Sesi Puncak (Repertoar V)

Suasana di dalam terlihat sangat ramai. Bunga-bunga cantik bertaburan di setiap sudut. Aroma masakan dan kue mendominasi selera yang meletup tanpa ampun. Belum lagi barisan orang-orang yang mengular layaknya semut membuatku mau tak mau harus melepas kata-huh- berkali-kali. Hal ini masih diperparah dengan AC dan kipas yang tak mampu menjadi juru selamat ruangan ini. Akhirnya akupun memilih menepikan hati di sudut ruang sambil menunggunya. Gila saja aku nekat datang ke sini sendirian padahal dia sudah mewanti-wanti sejak awal. Tetapi nasi sudah menjadi rames dan semua keadaan ini mengaduk perasaanku menjadi gemes.

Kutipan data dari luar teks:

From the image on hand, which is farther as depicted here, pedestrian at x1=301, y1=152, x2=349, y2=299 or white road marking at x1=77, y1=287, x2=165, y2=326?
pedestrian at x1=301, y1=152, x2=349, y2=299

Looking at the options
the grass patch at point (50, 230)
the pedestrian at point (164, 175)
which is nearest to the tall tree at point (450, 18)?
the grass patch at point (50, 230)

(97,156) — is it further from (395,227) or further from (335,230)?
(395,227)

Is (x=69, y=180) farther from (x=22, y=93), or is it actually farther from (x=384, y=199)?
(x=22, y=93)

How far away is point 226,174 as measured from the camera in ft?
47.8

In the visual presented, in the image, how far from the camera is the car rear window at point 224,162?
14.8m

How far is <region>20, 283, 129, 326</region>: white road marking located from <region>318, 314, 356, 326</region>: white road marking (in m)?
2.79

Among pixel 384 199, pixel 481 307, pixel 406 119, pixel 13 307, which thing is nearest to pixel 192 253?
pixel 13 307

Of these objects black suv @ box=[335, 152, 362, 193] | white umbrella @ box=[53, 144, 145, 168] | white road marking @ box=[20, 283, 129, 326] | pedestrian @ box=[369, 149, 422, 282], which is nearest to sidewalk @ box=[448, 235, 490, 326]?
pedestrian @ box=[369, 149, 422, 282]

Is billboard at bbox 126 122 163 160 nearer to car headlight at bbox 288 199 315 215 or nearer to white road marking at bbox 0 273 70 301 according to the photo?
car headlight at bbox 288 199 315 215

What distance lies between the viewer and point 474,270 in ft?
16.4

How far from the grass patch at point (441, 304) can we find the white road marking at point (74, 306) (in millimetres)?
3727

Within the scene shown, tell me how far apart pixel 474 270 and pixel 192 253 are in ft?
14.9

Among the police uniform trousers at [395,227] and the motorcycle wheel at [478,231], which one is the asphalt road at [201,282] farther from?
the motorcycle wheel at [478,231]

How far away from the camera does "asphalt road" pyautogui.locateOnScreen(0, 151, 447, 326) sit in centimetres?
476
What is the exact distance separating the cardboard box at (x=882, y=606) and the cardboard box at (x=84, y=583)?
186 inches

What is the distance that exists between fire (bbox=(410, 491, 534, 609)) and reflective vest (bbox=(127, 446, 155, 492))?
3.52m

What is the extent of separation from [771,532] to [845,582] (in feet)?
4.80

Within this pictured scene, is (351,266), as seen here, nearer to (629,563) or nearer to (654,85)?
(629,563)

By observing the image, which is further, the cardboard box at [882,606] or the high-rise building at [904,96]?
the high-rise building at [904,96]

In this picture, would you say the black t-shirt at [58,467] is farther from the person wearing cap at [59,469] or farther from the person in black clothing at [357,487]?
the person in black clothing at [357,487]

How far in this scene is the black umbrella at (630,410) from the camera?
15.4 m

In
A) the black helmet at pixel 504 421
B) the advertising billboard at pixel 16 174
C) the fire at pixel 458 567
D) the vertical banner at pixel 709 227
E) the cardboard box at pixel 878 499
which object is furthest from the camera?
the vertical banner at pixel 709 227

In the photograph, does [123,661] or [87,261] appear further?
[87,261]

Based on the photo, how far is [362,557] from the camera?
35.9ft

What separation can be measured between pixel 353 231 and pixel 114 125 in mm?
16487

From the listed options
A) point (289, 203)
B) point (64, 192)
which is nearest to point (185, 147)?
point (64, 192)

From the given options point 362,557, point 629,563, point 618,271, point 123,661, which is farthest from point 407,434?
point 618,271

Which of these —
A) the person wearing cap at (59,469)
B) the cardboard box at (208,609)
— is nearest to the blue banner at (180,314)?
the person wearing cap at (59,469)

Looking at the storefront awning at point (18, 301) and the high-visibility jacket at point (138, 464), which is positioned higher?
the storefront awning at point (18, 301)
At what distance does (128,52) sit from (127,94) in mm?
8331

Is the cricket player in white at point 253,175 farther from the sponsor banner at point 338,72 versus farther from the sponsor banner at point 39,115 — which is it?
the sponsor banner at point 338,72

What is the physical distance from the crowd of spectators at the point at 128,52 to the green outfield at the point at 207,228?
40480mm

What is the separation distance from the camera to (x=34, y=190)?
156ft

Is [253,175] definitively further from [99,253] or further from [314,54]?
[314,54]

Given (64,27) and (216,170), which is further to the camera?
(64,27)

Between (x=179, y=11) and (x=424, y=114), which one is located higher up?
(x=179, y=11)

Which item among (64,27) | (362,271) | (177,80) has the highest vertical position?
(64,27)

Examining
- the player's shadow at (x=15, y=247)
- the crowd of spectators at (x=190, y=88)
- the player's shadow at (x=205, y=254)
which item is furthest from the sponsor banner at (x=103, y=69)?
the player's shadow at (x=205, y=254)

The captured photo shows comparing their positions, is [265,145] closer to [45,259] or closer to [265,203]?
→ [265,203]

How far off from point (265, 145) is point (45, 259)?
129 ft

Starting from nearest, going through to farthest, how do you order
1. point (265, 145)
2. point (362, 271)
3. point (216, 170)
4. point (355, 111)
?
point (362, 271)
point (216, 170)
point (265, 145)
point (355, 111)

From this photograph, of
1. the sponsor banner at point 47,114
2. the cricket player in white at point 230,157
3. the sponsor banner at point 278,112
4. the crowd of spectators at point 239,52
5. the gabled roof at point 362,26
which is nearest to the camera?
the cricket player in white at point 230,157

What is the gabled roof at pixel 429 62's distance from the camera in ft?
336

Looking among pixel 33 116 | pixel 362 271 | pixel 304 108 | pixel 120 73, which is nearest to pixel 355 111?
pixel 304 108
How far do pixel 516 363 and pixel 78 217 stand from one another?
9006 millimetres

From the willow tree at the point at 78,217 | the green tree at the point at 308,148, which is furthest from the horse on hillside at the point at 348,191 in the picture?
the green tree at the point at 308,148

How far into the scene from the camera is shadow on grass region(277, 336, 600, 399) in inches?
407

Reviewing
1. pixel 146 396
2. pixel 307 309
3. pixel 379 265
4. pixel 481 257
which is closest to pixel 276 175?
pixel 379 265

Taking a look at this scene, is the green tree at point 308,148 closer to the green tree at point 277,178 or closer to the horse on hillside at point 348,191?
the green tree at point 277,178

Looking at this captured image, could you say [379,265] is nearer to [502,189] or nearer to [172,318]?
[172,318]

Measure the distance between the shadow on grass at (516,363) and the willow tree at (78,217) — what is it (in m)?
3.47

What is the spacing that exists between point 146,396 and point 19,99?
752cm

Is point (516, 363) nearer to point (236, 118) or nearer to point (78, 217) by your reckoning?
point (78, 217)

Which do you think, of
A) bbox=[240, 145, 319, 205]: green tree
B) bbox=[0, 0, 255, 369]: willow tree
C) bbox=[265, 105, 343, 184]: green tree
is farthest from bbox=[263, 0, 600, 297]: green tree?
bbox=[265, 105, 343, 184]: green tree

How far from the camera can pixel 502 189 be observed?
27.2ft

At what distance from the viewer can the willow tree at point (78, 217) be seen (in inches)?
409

“Dia gak datang, Tan?” Tanya Ben yang sejak awal kupaksa menjadi teman semeja dalam dua jam ini. Entah atas alasan pertemanan atau karena kasihan, dia mengiyakan saja permintaanku. Aku bahkan bersyukur sama Tuhan karena di tengah kesumpekan ini tampaknya hanya dia yang  mengerti kegelisahanku.

“Mungkin terlambat meski mungkin alibi ini terkesan mengada-ada,” jawabku penuh realistis.

“Kota ini terlalu kecil untuk memiliki kapasitas macet seperti Bandung dan Jakarta. Dan di kota yang sekecil ini kamu memiliki alasan bodoh yang paling actual,” bantah Ben.

“Aku hanya berusaha berdamai dengan keadaan, Ben. Kamu jangan bikin aku senewen parah,” tukasku cemberut.

‘Yap, santai saja,” katanya sambil menyodorkan es krim lemon. Meski bukan keinginan tapi lemon juga bukan pilihan yang buruk pikirku sambil melumerkan es krim di mulut. Kami mengobrol setengah jam kurang lebih hingga barisan ular tinggal menjadi barisan kancil sampai dia mengucapkan kalimat yang membuatku terperangah.

“Tan?”

“Hemm…” kataku masih berkonsentrasi pada es krim.
“Aku pikir dia tidak akan datang. Ya, aku hanya menyampaikan pikiran lelaki secara bodoh tetapi logis. Tetapi aku tentu ingin mendengar perasaanmu, kadang-kadang wanitakan memiliki pikiran yang jauh lebih kompleks. Bagaimana?” tanyanya menantang.

“Kita tunggu 15 menit lagi. Kalau dia tak datang aku akan traktir kamu es krim tiga hari berturut-turut” jawabku.

“Tentu saja deal,” katanya sambil tersenyum penuh keyakinan. Dan kau tahu yang selanjutnya terjadi? Bahkan di menit ke-20 dia tak menampakkan batang sepatunya. Sungguh keadaan yang mengerikan. Tanpa berlama-lama Ben memberi tanda bahwa kami harus segera ikut andil mengantri. Sebagai orang yang sudah terlanjur kalah aku mengekor di belakangnya.